• _Instructions to follow_
Continue the news report about the court order against the bus company in the Arizona crash, starting after its last paragraph.

• _Source extract_
Accidents are often the result of somebody else’s negligence. A federal judge ordered a bus company involved in an Arizona crash that killed six people and injured more than a dozen others to cease interstate operations, according to a newly published Associated Press report.

On March 6, 2010, U.S. District Judge George King of the Central District of California in Los Angeles issued the order against Tierra Santa Inc. and its owner, Cayetano Martinez. Martinez earlier signed a consent decree prohibiting him or any affiliated company from hauling passengers without U.S. Department of Transportation authority, which is required to take passengers from one state to another.

The Federal Motor Carrier Safety Administration demanded Van Nuys, Calififornia based Tierra Santa stop operating on March 5, 2010, the day of the crash south of Phoenix. The judge’s order makes the shutdown enforceable by the court.

“They knew they were running illegally,” Duane DeBruyne, a Department of Transportation spokesman in Washington, D.C., said.

• _Given entries_
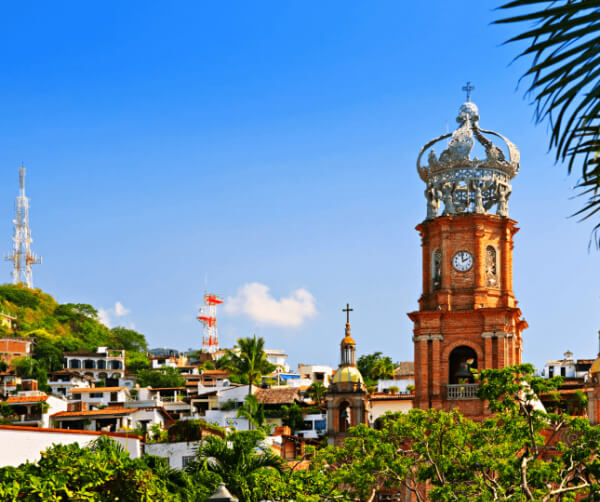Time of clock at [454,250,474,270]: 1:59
==
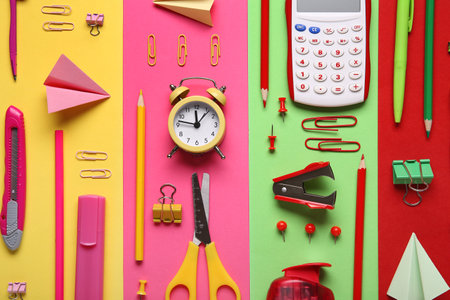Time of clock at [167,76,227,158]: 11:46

• _Written answer_
A federal complaint to be filed against the company today says the motor carrier administration previously shut down Martinez, who then attempted “to reincarnate himself as a new carrier” that unsuccessfully sought Department of Transportation operating authority, the department said in a news release Sunday.

“Martinez has shown a persistency and determination to continue operating under new entities and businesses,” the release quotes the complaint as saying.

The bus that crashed entered the United States from Mexico at El Paso, Texas. It was headed to Phoenix to change drivers when it hit a pickup truck, veered onto the left shoulder of the road and rolled on Interstate 10 on the Gila River Indian Reservation. The impact crushed the roof and knocked out the windows.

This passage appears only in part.